The family is well-known and beloved in their pockets of Chicago. Ofelia’s teacher, Valerie Wadycki, described her as a girl who donated nutrition shakes she didn’t like to a food pantry rather than throwing them away.
Earlier this year, Ofelia did a research project for Wadycki about the cost of health care that spread her story further.
Impressed by Ofelia’s interest in the subject, Wadycki introduced her to her friend, state Rep. Laura Faver Dias from Grayslake, who had an hourlong discussion with the teenager.
“She is smart, funny, inquisitive, engaging. We just talked about state health care policy. We talked about her fears, our shared fears about what happens to Medicaid for her and her family as she is navigating cancer,” Dias recalled in an interview. “The hoops her mom has had to jump through to make sure they get the best care possible because they’re on Medicaid.”
Dias introduced Torres to the family’s state representative, Will Guzzardi, who was inspired by the girl’s sharp mind.
“This family is going through so much. They’re so strong,” Guzzardi said. “Ophelia is so brave.”
Ald. Matt Martin, 47th, whose ward includes the high school, noted cancer patients need an ironclad support network.

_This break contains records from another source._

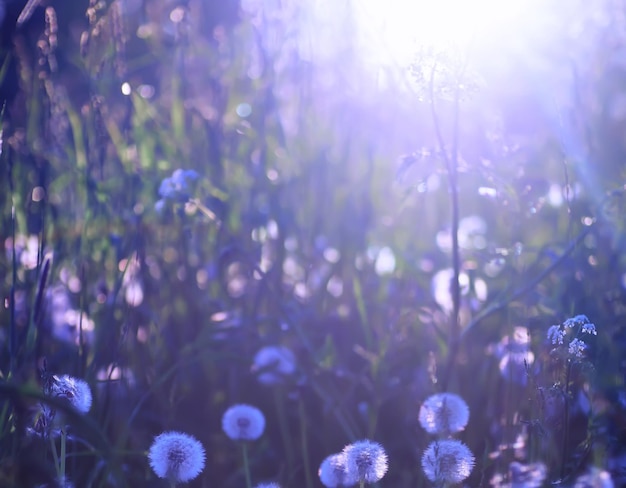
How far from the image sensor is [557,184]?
2.23 metres

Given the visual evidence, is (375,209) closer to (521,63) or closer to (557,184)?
(557,184)

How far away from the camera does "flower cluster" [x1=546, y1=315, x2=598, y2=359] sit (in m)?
1.06

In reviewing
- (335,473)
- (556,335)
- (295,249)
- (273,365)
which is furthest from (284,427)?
(556,335)

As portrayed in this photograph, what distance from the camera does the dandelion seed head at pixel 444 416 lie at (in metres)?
1.20

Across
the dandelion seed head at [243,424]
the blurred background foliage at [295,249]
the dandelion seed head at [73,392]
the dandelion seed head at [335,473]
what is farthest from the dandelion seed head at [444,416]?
the dandelion seed head at [73,392]

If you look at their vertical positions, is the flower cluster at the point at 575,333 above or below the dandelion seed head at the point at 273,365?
below

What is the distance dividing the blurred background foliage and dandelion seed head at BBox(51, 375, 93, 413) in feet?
0.30

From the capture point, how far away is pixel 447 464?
3.35 ft

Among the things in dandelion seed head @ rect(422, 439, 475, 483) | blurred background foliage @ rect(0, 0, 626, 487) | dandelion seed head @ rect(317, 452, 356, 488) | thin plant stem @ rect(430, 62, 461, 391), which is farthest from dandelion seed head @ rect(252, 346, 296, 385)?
dandelion seed head @ rect(422, 439, 475, 483)

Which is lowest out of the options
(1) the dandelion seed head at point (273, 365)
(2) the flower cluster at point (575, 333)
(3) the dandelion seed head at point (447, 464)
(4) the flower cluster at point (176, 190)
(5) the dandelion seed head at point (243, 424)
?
(3) the dandelion seed head at point (447, 464)

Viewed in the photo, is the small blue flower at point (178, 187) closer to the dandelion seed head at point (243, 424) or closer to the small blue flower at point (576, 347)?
the dandelion seed head at point (243, 424)

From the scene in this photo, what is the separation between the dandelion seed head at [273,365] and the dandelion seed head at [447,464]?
543mm

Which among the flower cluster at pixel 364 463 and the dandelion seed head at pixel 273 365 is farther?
the dandelion seed head at pixel 273 365

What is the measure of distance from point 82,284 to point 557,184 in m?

“As a father, I find it nearly impossible to put into words how horrific this situation is,” Martin said. “At a time when Ofelia and her family need their father the most, ICE has torn their family apart.”
Over the weekend, Ofelia took to work fighting for her father. She made a video that has since been published on a GoFundMe page by her teacher about the situation.
“I find it so unfair that hardworking immigrant families are being targeted because they were not born here,” Ofelia said in the recording.
Speaking to the world, Ofelia said she was making the video “to spread awareness and remind the public that immigrants are humans with families and deserve to be treated with love and respect like anyone else.”